Organic textile quality from the harvesting of raw materials right through to labelling, to offer consumers a reliable guarantee.

Environmentally responsible manufacturing

Production stages that respect and improve the social conditions of workers.

All GOTS-certified products offer a guarantee of responsible textile production from a health, ecological and social point of view.
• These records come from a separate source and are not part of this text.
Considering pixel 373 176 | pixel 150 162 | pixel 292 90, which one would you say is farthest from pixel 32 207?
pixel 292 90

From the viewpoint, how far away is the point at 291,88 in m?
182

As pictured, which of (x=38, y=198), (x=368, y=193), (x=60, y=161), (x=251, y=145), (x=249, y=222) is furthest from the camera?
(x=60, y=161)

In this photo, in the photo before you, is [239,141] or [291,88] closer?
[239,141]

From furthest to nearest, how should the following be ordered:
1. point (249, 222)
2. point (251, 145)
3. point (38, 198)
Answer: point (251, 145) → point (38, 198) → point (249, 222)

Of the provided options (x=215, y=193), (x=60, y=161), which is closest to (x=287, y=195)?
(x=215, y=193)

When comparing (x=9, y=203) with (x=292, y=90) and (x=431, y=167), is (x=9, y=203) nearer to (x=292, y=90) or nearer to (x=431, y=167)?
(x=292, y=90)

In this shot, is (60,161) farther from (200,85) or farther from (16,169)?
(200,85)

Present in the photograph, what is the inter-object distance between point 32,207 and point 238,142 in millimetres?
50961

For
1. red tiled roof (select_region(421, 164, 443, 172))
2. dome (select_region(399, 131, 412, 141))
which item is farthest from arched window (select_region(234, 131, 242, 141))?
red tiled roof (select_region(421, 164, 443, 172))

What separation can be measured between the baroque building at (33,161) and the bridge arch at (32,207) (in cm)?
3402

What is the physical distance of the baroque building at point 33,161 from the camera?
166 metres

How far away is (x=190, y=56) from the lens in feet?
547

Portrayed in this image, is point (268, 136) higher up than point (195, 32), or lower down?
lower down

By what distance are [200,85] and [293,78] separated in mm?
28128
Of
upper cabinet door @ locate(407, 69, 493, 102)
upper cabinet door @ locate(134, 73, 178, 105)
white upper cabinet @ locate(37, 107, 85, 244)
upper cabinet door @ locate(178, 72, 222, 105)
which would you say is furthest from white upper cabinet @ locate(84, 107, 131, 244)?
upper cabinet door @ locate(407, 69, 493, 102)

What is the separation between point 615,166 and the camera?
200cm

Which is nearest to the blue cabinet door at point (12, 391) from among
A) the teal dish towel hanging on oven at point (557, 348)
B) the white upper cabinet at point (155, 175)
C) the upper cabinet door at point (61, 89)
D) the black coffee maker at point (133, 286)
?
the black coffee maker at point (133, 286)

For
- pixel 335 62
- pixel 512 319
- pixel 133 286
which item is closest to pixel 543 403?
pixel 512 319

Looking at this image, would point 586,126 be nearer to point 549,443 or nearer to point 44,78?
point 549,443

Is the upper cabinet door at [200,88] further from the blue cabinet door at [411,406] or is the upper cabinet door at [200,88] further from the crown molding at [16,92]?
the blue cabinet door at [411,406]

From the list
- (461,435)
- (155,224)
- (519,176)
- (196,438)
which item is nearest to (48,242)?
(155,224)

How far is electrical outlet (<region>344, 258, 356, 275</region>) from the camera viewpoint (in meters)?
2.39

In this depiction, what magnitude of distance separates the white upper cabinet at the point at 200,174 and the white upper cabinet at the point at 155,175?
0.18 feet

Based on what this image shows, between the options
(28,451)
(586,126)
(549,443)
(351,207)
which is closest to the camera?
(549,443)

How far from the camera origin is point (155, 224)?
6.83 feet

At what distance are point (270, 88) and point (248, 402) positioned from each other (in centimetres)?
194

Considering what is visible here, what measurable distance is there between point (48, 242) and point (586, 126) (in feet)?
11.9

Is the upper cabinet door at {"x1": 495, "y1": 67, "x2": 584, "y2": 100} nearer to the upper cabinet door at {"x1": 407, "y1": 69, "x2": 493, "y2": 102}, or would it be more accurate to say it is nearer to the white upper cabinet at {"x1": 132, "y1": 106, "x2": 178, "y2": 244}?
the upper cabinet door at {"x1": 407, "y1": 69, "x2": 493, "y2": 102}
What does the GOTS label certify?

Health : The GOTS label certifies that cotton, flax and hemp are grown without insecticides, pesticides or GMOs. It guarantees the absence of products that are allergenic, carcinogenic or dangerous to health.

Ecology : Organic cotton uses 50% less water than conventional cotton throughout the production chain. Ecologically sound dyeing, with no bleaching using heavy metals such as lead or chromium, which are a significant source of pollution for the planet.

Social : The GOTS label guarantees decent working conditions and wages for farmers and employees by promoting fair trade;

The rules to respect

The environmental rules

Only textile products containing at least 70% certified organic fibres can be certified with the GOTS label. They must be assessed and comply with a number of rules on toxicity and biodegradability.

The social rules

Textile processors and manufacturers must respect the social criteria set out in the standards of the International Labour Organisation (ILO). This includes decent pay, correct working hours and a strict ban on child labour.

The rules of toxicity and biodegradability

All chemical materials must meet a number of environmental and toxicological criteria. Inputs such as aromatic or halogenated solvents, chlorophenol, detergents, formaldehyde, fungicides or biocides, functional nanoparticles, genetically modified organisms (GMOs) and their enzymes are categorically banned. Heavy metals and azo dyes that release carcinogenic amino compounds are banned. Printing methods using aromatic solvents and plastisol printing methods using phthalates and PVC are banned. Bleaching agents must be oxygen-based and not chlorine-based. PVC, nickel and chromium are banned. Since 2014, all polyesters must be recyclable. With regard to biodegradability, all players in the supply chain must follow an environmental policy including objectives and procedures aimed at minimising waste and discharges. The materials used for packaging must never contain PVC. All paper and cardboard used in packaging or labels must be recyclable or FSC or PEFC certified.

Natural and organic fibre

What is a natural fibre ?

A natural fibre is made from materials derived from nature: cotton, linen, hemp, wool, etc. A natural fibre is not necessarily an organic fibre, as it may undergo chemical treatments during the manufacturing process.

What is an organic fibre ?

Organic fibre is always made from natural fibre. It is grown without insecticides, pesticides or GMOs. Compost or manure are used as organic fertilisers instead.